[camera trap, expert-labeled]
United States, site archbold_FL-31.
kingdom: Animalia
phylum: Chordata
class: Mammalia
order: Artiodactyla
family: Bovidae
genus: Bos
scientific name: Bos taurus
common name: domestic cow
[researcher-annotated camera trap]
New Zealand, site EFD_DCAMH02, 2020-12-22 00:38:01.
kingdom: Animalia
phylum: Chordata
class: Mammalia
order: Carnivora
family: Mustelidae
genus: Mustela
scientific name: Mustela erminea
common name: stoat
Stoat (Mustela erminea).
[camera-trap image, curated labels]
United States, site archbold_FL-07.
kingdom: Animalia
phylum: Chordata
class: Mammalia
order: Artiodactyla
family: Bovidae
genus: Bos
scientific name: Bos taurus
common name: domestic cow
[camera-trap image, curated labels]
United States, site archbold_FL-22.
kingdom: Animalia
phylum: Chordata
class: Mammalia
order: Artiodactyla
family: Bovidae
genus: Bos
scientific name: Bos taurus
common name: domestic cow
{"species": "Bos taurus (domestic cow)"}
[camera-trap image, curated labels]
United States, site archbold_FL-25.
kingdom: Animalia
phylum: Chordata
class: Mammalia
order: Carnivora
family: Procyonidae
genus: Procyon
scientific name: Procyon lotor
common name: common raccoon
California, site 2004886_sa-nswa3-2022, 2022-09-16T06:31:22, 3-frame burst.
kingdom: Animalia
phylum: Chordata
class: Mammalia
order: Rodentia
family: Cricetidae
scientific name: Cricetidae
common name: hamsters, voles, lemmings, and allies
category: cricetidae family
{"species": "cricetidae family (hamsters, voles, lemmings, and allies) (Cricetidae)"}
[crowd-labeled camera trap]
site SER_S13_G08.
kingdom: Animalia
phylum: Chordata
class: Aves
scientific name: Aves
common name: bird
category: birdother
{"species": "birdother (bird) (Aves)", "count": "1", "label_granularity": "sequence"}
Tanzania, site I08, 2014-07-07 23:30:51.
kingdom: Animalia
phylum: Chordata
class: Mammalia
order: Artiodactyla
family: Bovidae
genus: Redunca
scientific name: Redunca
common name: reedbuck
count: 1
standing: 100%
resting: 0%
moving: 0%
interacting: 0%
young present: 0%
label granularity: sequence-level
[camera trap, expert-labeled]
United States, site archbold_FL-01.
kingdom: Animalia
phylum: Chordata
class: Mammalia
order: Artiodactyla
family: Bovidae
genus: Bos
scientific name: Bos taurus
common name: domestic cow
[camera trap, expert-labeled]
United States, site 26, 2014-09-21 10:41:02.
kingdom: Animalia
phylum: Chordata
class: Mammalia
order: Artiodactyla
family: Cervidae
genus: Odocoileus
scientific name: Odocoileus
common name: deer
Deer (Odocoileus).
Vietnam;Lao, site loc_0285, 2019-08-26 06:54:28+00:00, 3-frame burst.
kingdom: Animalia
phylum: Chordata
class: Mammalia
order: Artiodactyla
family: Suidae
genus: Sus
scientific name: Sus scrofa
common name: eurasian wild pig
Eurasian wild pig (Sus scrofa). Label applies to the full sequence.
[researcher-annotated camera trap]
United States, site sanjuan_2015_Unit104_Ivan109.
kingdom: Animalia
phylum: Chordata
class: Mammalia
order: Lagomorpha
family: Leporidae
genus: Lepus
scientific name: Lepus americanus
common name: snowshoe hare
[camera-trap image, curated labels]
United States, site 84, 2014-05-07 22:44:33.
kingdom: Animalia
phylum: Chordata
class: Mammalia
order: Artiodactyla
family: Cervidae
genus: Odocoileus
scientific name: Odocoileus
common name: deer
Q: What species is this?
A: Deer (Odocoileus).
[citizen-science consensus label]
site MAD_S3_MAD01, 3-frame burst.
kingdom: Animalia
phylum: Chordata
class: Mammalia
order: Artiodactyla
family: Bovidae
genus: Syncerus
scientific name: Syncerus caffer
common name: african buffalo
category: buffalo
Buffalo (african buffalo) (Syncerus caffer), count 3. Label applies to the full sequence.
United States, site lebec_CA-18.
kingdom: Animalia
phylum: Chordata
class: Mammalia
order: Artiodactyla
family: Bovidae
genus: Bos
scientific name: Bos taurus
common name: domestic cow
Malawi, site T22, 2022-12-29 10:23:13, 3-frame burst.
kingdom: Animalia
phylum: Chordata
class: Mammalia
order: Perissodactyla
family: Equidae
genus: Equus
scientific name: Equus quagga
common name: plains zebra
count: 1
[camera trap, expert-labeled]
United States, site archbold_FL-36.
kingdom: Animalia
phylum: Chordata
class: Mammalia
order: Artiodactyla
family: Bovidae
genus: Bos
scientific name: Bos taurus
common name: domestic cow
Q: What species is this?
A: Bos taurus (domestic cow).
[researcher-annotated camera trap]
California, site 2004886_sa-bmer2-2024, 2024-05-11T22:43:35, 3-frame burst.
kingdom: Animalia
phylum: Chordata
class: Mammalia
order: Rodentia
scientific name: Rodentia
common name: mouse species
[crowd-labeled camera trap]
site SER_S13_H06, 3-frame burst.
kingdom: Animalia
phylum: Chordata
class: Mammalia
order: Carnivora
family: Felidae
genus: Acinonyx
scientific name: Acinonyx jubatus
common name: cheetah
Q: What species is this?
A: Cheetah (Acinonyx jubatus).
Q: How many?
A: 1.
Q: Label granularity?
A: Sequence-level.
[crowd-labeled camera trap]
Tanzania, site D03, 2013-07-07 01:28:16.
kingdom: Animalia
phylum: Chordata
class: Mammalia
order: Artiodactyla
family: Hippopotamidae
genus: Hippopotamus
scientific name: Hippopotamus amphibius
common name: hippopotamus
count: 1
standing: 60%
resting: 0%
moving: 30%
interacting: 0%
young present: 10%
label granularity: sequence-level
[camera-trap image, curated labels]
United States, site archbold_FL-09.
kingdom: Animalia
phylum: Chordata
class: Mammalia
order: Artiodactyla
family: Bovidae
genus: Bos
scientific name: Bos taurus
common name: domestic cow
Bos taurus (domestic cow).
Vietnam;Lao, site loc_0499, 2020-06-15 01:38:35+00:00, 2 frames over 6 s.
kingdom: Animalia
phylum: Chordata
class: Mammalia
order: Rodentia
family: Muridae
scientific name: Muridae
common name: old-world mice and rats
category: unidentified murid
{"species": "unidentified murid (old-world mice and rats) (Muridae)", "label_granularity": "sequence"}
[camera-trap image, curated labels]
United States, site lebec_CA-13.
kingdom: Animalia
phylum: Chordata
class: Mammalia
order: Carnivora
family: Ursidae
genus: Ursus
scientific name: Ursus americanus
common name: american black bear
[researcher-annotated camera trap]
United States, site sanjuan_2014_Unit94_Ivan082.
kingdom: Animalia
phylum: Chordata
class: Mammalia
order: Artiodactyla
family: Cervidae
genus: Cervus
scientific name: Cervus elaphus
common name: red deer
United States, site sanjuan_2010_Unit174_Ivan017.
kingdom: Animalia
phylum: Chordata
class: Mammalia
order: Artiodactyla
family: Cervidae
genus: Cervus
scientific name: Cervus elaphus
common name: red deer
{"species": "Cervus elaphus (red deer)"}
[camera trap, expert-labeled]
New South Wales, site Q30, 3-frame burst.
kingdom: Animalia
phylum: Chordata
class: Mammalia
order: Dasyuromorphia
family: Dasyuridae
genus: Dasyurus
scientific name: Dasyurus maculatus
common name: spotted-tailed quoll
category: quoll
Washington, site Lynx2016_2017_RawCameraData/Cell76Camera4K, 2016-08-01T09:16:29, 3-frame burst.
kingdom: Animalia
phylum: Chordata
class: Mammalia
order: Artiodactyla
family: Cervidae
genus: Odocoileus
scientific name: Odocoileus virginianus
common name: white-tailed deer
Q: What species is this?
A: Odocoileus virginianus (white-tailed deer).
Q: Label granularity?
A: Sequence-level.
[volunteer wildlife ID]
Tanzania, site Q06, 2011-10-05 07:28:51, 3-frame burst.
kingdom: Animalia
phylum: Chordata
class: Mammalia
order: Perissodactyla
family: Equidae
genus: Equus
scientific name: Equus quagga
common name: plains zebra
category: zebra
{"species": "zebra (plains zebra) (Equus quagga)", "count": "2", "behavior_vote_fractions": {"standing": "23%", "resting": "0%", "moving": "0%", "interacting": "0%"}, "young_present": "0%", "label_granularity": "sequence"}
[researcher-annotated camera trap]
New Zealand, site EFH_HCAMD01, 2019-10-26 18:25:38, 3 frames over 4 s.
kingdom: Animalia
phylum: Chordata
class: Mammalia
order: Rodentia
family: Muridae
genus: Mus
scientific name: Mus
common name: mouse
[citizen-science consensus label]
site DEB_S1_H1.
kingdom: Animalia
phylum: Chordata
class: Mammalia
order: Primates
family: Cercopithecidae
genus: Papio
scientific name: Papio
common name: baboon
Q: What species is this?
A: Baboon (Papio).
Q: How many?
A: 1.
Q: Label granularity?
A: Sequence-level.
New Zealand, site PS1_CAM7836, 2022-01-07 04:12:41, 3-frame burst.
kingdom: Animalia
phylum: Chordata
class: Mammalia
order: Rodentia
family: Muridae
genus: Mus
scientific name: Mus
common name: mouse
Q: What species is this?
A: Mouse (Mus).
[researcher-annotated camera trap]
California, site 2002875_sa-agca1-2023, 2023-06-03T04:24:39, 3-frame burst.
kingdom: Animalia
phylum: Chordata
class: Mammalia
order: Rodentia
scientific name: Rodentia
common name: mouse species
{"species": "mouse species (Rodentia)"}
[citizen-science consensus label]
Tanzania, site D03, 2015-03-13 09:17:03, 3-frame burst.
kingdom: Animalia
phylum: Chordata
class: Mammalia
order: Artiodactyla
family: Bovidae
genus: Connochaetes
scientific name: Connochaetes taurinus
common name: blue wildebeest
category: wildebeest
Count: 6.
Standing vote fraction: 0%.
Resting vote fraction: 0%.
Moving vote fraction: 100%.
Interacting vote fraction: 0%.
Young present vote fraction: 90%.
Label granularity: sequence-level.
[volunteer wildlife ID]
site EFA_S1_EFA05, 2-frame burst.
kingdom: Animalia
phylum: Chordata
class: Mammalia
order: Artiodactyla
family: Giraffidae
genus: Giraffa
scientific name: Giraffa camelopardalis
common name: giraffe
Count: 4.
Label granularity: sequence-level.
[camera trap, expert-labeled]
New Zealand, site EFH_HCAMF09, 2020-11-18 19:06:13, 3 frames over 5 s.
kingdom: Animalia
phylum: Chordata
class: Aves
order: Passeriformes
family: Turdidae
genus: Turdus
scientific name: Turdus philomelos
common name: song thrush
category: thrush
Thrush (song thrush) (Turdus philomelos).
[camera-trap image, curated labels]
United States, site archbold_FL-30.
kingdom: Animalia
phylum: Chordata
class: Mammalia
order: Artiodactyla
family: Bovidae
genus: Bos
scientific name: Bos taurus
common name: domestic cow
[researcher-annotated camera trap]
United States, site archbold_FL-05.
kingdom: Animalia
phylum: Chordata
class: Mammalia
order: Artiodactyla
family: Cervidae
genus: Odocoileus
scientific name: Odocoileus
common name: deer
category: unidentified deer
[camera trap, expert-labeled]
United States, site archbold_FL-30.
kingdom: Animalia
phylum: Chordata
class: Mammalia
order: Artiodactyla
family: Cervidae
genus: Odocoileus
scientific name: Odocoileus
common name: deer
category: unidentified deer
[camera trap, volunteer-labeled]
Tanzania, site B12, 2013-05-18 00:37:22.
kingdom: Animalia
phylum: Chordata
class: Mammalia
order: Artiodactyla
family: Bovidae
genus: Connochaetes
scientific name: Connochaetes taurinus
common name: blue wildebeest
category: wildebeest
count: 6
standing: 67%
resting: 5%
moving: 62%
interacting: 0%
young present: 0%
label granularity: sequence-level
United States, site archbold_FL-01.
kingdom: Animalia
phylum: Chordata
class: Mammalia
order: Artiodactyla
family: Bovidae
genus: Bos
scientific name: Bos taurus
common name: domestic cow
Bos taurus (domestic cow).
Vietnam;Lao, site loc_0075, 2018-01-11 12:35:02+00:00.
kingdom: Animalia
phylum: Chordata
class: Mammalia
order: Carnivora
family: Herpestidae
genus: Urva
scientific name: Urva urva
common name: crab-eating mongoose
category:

-----

_What the task asks_. Would you copy, word for word, only the lines from the start of the listing to the one that contains "United States, site archbold_FL-07.", both included?

_Exercise output_.
[camera trap, expert-labeled]
United States, site archbold_FL-31.
kingdom: Animalia
phylum: Chordata
class: Mammalia
order: Artiodactyla
family: Bovidae
genus: Bos
scientific name: Bos taurus
common name: domestic cow
[researcher-annotated camera trap]
New Zealand, site EFD_DCAMH02, 2020-12-22 00:38:01.
kingdom: Animalia
phylum: Chordata
class: Mammalia
order: Carnivora
family: Mustelidae
genus: Mustela
scientific name: Mustela erminea
common name: stoat
Stoat (Mustela erminea).
[camera-trap image, curated labels]
United States, site archbold_FL-07.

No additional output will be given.